Members of the Muslim minority, 740,000 of whom in 2017 fled a brutal military crackdown that the U.N. has said was carried out with “genocidal intent,” are refusing to return without guarantees for their safety and a promise that they will at last be given citizenship by Myanmar.
“The Myanmar government raped us, and killed us. So we need security. Without security we will never go back,” Rohingya leader Nosima said in a statement.
“We need a real guarantee of citizenship, security and promise of original homelands,” said Mohammad Islam, a Rohingya from Camp 26, one of a string of sites in southeast Bangladesh that are home to around a million people.
“So we must talk with the Myanmar government about this before repatriation.”
The vehicles provided to transport the first batch out of 3,450 earmarked for return turned up at 9:00 am (0300 GMT) at the camp in Teknaf.
But more than six hours later none had showed up and the vehicles departed empty. Officials said they would return on Friday.
“We’ve interviewed 295 families. But nobody has yet shown any interest to repatriate,” Bangladesh Refugee Commissioner Mohammad Abul Kalam told reporters.
He said that officials would continue to interview families.
“Myanmar has yet to address the systematic persecution and violence against the Rohingya,” Human Rights Watch said Thursday. “So refugees have every reason to fear for their safety if they return.”
‘Bengali Interlopers’
The Rohingya are not recognized as an official minority by the Myanmar government, which considers them Bengali interlopers despite many families having lived in the country for generations.
U.N. investigators say the 2017 violence warrants the prosecution of top generals for “genocide” and the International Criminal Court has started a preliminary probe.
It has sullied the international standing of Aung San Suu Kyi, the Nobel laureate and former political prisoner who has risen to be the top civilian official in Myanmar.

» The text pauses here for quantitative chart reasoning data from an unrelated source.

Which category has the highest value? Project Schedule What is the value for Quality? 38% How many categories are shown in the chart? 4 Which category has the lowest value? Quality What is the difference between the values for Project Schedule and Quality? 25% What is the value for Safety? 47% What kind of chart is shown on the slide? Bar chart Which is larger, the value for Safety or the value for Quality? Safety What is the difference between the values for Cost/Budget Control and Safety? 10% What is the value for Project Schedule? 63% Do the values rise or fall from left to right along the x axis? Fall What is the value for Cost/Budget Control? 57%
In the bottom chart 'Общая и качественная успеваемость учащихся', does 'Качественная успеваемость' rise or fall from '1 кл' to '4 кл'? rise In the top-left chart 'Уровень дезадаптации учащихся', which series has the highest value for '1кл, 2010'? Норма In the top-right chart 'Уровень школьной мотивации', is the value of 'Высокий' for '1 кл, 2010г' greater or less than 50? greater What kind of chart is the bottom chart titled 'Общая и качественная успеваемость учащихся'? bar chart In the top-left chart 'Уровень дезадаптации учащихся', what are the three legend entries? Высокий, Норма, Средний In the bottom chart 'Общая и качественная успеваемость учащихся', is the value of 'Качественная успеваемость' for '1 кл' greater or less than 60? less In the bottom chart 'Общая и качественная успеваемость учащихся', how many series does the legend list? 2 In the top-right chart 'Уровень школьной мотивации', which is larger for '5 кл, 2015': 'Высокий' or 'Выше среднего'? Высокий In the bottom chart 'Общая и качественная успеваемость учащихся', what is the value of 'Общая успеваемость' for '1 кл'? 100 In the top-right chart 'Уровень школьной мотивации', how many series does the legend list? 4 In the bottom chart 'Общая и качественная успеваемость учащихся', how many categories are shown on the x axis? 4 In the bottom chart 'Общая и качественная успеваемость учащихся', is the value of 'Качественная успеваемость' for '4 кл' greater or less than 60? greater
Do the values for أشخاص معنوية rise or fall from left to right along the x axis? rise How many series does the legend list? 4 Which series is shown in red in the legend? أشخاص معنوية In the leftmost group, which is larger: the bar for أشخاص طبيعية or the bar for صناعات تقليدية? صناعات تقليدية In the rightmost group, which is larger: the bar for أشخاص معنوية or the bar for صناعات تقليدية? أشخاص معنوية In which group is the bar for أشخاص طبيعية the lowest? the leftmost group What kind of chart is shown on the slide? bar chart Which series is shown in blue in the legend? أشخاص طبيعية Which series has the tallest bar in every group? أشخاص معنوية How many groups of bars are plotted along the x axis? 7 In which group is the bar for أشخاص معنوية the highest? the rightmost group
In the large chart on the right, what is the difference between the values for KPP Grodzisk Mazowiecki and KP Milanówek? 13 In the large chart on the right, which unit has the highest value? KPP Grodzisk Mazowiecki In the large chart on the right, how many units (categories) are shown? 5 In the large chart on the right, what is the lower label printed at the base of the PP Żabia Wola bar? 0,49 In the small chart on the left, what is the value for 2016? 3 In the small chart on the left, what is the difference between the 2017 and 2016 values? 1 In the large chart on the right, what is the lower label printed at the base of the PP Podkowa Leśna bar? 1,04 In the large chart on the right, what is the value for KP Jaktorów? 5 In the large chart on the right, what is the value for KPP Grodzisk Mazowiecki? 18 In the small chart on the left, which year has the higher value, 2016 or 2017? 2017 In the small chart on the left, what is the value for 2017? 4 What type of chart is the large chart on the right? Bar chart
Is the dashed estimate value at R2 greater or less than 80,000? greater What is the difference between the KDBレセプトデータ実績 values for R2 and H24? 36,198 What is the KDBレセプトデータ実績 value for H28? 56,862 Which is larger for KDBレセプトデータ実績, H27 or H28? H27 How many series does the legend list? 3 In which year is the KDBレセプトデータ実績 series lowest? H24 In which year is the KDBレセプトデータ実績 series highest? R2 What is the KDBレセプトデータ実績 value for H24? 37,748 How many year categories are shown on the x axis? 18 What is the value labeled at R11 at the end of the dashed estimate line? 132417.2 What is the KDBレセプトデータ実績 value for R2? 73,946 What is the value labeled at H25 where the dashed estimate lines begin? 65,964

The latest repatriation attempt – a previous push failed in November with many of those on a returnees list going into hiding – follows a visit last month to the camps by high-ranking officials from Myanmar.
Bangladesh’s foreign ministry forwarded a list of more than 22,000 refugees to Myanmar for verification and Naypyidaw cleared 3,450 individuals for “return”.
Rohingya community leader Jafar Alam told AFP the refugees had been gripped by fear since authorities announced the fresh repatriation process.
They also feared being sent to camps for internally displaced people (IDP) if they went back to Myanmar.
Bangladesh Foreign Minister A.K. Abdul Momen told a TV channel in Dhaka that Thursday’s no-show was “very disappointing” but he hoped “good sense would finally prevail.”
“The Rohingya want to achieve all their demands by taking us (Bangladesh) as hostage. But I don’t know how long we can accept it,” he told Jamuna TV.
Chinese and Myanmar diplomats were also at the Rohingya refugee camp.
The latest repatriation attempt comes in the wake of July talks between Bangladesh’s Prime Minister Sheikh Hasina and Chinese President Xi Jinping in Beijing.
China is a key ally of Myanmar, and Hasina said then that Beijing would “do whatever is required” to help resolve the Rohingya crisis.